Wind spreads microplastics much faster than oceans
Tonnes of plastic pollution from cars and industry are being blown around the world and threatening delicate natural environments, according to the study.
Tiny plastic particles, known as microplastics, have now been detected in almost all natural environments, including the polar regions.
The pollutants are being transported to the four corners of the earth through waterways, including rivers and ocean currents.
But now scientists have found that winds are also transporting plastic particles to vulnerable parts of the world.
Study co-author Dr. Melanie Bergmann at the Alfred Wegener Institute (AWI) in Germany, said: "Air is a much more dynamic medium than water.
"As a result, micro and nanoplastic can much more quickly penetrate those regions of our planet that are most remote and still largely untouched."
The level of plastic pollution could reach 80 million metric tons per year by 2040 according to estimates.
An international team made up of 33 researchers took part in the study.
They found plastic pollution from human activities like road traffic or industrial processes were being transported by winds.
There is also evidence particles are passing from the ocean to the atmosphere through air bubbles in the water and sea spray.
When the bubbles burst, the pollutants find their way into the atmosphere and are transported to remote regions.
Between 0.013 and 25 million metric tons of micro and nanoplastic are being transported by ocean air, snow, sea spray and fog every year, the researchers say.
Dr.
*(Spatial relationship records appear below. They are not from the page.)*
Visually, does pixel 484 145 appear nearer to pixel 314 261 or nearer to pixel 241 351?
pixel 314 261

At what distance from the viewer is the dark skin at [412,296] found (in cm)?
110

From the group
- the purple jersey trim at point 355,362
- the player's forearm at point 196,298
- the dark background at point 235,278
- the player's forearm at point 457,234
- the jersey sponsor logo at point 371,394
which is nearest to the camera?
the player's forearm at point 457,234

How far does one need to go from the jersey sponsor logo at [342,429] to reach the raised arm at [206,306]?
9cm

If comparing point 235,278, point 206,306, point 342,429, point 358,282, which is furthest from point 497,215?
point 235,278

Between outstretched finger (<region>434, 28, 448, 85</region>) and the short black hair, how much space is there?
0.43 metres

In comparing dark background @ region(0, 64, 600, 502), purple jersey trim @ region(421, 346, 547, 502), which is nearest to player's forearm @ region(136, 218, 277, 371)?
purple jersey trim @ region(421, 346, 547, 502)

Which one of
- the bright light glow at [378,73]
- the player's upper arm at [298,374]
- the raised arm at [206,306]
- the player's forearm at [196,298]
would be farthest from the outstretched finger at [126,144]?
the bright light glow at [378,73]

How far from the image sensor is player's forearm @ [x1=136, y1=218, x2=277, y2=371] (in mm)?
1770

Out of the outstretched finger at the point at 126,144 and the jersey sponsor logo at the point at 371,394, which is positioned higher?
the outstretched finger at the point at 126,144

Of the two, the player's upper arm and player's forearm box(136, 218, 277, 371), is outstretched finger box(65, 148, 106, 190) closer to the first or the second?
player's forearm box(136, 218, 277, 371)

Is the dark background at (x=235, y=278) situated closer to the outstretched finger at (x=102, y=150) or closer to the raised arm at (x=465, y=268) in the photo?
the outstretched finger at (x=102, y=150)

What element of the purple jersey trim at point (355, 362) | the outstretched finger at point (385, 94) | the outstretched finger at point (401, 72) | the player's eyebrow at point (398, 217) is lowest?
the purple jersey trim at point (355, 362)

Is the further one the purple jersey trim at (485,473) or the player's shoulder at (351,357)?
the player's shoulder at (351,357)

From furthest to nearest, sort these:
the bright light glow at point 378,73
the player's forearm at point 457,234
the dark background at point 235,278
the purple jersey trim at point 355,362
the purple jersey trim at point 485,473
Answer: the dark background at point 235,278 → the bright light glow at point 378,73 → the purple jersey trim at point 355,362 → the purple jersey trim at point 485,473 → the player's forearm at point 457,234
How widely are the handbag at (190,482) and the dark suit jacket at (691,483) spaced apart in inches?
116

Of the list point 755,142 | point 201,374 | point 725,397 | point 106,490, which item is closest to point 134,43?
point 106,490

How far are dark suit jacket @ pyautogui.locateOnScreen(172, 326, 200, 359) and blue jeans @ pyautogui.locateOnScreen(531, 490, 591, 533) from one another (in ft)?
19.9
Bergmann said: "We need to integrate micro and nanoplastic in our measurements of air pollution, ideally on an international scale as part of global networks."
The researchers started collecting samples of microplastic from the air, seawater and ice during a Polarstern expedition to the Arctic last year.
They are looking to create a "seamless" database on the flow of micro- and nanoplastic between the ocean and atmosphere.
Co-author Professor Tim Butler, of the Advanced Sustainability Studies (IASS), also in Germany, said: "There are so many aspects of the emissions, transport and effects of microplastic in the atmosphere that we still don’t fully understand.
"This publication reveals the gaps in our knowledge – and presents a roadmap for the future.”
Sharing information on the spread of plastics across the scientific community will help overcome these challenges.
Co-author Professor Sylvia Sander, of the Scientific Aspects of Marine Environmental Protection (GESAMP), said: "The great challenges of our time are at the global scale.
"Accordingly, we have to pursue answers to pressing questions with expertise that is as comprehensive and international as possible.
"That can only be done by working together"
The discovery could also be relevant for human health as a recent British study found microplastics in the lungs of 11 out of 13 people.
Dr. Bergmann added: "This is yet another reason why we need to integrate plastic into monitoring programs for air quality."
The researchers, whose findings were published in the journal Science, call for an international treaty to help reduce the production of new plastics.